(Ziel der Übung) Nenne alle Personen, die im Interview über die Verbindung zweier Theaterstücke mit Vor- und Nachnamen genannt werden.

(Zitierte Textstelle)
##############################
Regisseurin Anna Badora und Dramaturgin Anita Augustin koppeln Soeren Voimas Stück "Iphigenie in Aulis" mit Stefano Massinis "Occident Express" und analysieren Kriegsbereitschaft und ihre Folgen.

Foto: Robert Newald

STANDARD: Die von Ihnen zusammengeführten beiden Stücke erzählen Unterschiedliches. Die einen (in "Iphigenie in Aulis" von Soeren Voima) ersehnen den Krieg, die anderen (in "Occident Express" von Stefano Massini) fliehen vor ihm. Was ist das Verbindungsglied?

Badora: Sie haben es schon gesagt: der Krieg. Es scheint wieder normal zu sein, dass bei vielen Konflikten "alle Optionen auf dem Tisch liegen". Sprich, Krieg ist als letztes Mittel bis hin zum möglichen Einsatz von Atomwaffen wie in Nordkorea wieder mehrheitsfähig geworden. Menschen wollen ihre Heimat "verteidigen". In einer saturierten Gesellschaft wie der unseren ziehen junge Menschen zu Tausenden aus ihren langweiligen Kinderzimmern begeistert in Kriegsgebiete, um dort zu kämpfen. Grund egal.

STANDARD: Weil diese Generation gar keine Kriegserfahrung hat und es auch keine Bedrohung gibt?

Badora: Ja. Wir fragen uns, wie ist es möglich, dass in einer friedlichen Gesellschaft so eine Stimmung aufkommt, in der Krieg als Möglichkeit oder gar Notwendigkeit betrachtet wird.

Augustin: Aber auch in weniger friedlichen Ländern nimmt die Kriegsbegeisterung derzeit befremdliche Formen an. Auf Facebook posten junge Israelinnen semipornografische Selfies, mit denen sie "ihre" Soldaten zum Kampf aufrufen. Es ist auch en vogue, sich die Kriegsparolen auf den Körper tätowieren zu lassen.

STANDARD: Aber ist in "Iphigenie in Aulis" der Krieg nicht eher Staatsräson als Folge einer aufgehetzten Bürgerwehr?

Badora: Die Euripides-Bearbeitung von Soeren Voima, die wir verwenden, enthält sehr viel von dieser Kriegshetze. Voima hat für uns exklusiv Mädchenchöre dazugeschrieben, das sind junge Großstadtgirlies, die zum Krieg aufrufen. Sie sagen: Die Atempause der Geschichte, das war meine Kindheit, doch jetzt ist Schluss mit Stillstand, Sättigung und Langeweile! Aber auch die Staatsräson spielt eine Rolle, klar. Der Streit zwischen den Brüdern Menelaos und Agamemnon nimmt sich wie ein brandaktueller Wahlkampf unter Politikern aus.
##############################
(Gespeicherte Daten)
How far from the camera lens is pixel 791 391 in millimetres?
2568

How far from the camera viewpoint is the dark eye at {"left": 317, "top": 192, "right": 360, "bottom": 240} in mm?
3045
##############################
(Ergebnis der Übung) Anna Badora, Anita Augustin, Soeren Voima, Stefano Massini, Robert Newald